PAVMs are commonly congenital in nature. Since their first description at autopsy in 1897 1, these abnormal communications have been given various names including pulmonary arteriovenous fistulae, pulmonary arteriovenous aneurysms, hemangiomas of the lung, cavernous angiomas of the lung, pulmonary telangiectases, and pulmonary arteriovenous malformations 2.

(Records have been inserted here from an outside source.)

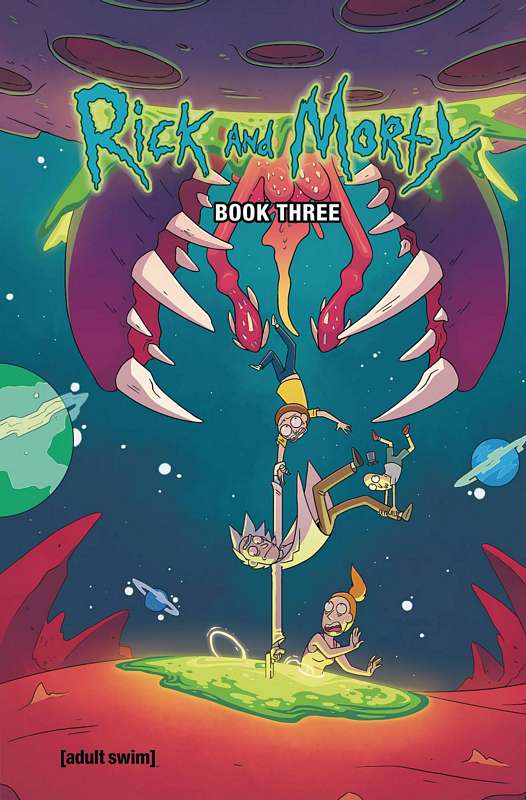 RICK AND MORTY HARDCOVER BOOK 03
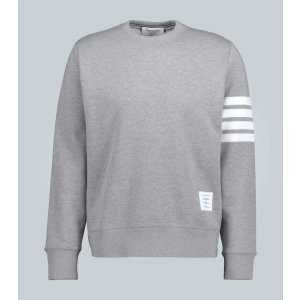 Thom Browne4-Bar cotton classic sweatshirt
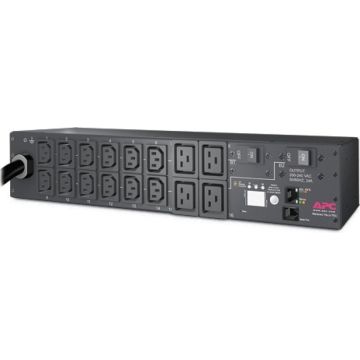 APC Metered Rack PDU AP7811B - Voedingsverdeeleenheid (rack-uitvoering)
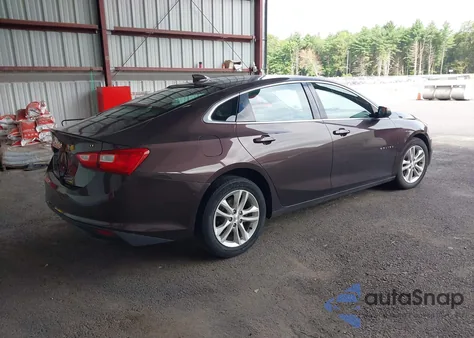 2016 Chevrolet Malibu 1Lt из США, поврежденный, VIN 1G1ZE5STXGF317748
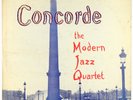 Modern Jazz Quartet - Concorde LP - Prestige - PRLP 7005 Mono DG RVG 446 W 50th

PAVMs occur twice as often in females as in males. Approximately 70% of all PAVMs occur in association with Hereditary Hemorrhagic Telangiectasia (HHT) and approximately 15%-35% patients with HHT have PAVMs 3,4,5,6,7 which range from diffuse telangiectases to large complex structures consisting of a bulbous aneurysmal sac between dilated feeding arteries and draining veins. The HHT subgroup with endoglin mutations has a higher risk (40%) than HHT patients with ALK1
Congestive heart failure is an unusual cause of dyspnea and therefore of clinical presentation in patients with PAVMs. Patients of PAVMs who develop congestive heart failure usually have arteriovenous malformations (AVMs) in other vascular beds as occurs typically in patients with HHT where AV malformations can occur in the gastrointestinal tract, liver and the central nervous system. HHT occurs in 0.01% of the population. Affected individuals usually present with recurrent hemorrhage from AVMs in mucocutaneous epithelium. These malformations result in a high output heart failure. High-output heart failure is defined as symptoms of heart failure (dyspnea at rest or with varying degrees of exertion, orthopnea, paroxysmal nocturnal dyspnea, and edema, either pulmonary or peripheral) in the presence of an above normal cardiac index (> 3.0 L/min/m 2 ). A number of conditions viz; HHT (Osler-Weber-Rendu disease), arteriovenous fistula, chronic anemia, Paget's disease, hyperthyroidism, beriberi, and polycythemia vera may lead to a reflective increase in cardiac output, which can be associated with heart failure. However, the elevated cardiac output itself does not lead to symptoms of congestive heart failure. Over time, because of the increase in blood volume, the right atrial pressure, pulmonary artery pressure, and left ventricular end-diastolic pressure gradually increase until the myocardium decompensates 12,13,14,15 . Such conditions were not apparent in this case. The patient had no signs and symptoms to suggest Paget's disease. Her Alkaline phosphatase was normal i.e. 203 U/L (range 54-217U/L) and there was no bone pain or history of fractures. She was not polycythemic, her hematocrit being 34 %. Again the patient did not have any history of chronic anemia though from time to time she would get a minor episode of epistaxis but all along she had maintained hemoglobin in the range of 10.2 g/dL to 11.3 g/dL. The patient did not betray any clinical features of hyperthyroidism and her TSH was normal i.e. 1.975 IU/mL (range 0.350-5.5 IU/mL. Again no evidence of liver and kidney disease was found and there was nothing to suggest a diagnosis of carcinoid syndrome, a rare cause of high output heart failure.
Our patient however had no evidence of AVMs at any other site except the pulmonary vascular bed. An extensive imaging workup failed to reveal any arteriovenous malformations elsewhere. This is a unique case of isolated PAVMs presenting with heart failure.
We conclude that patients with hereditary hemorrhagic telangiectasia can develop high output heart failure with isolated PAVMs and in the absence of arteriovenous malformations elsewhere.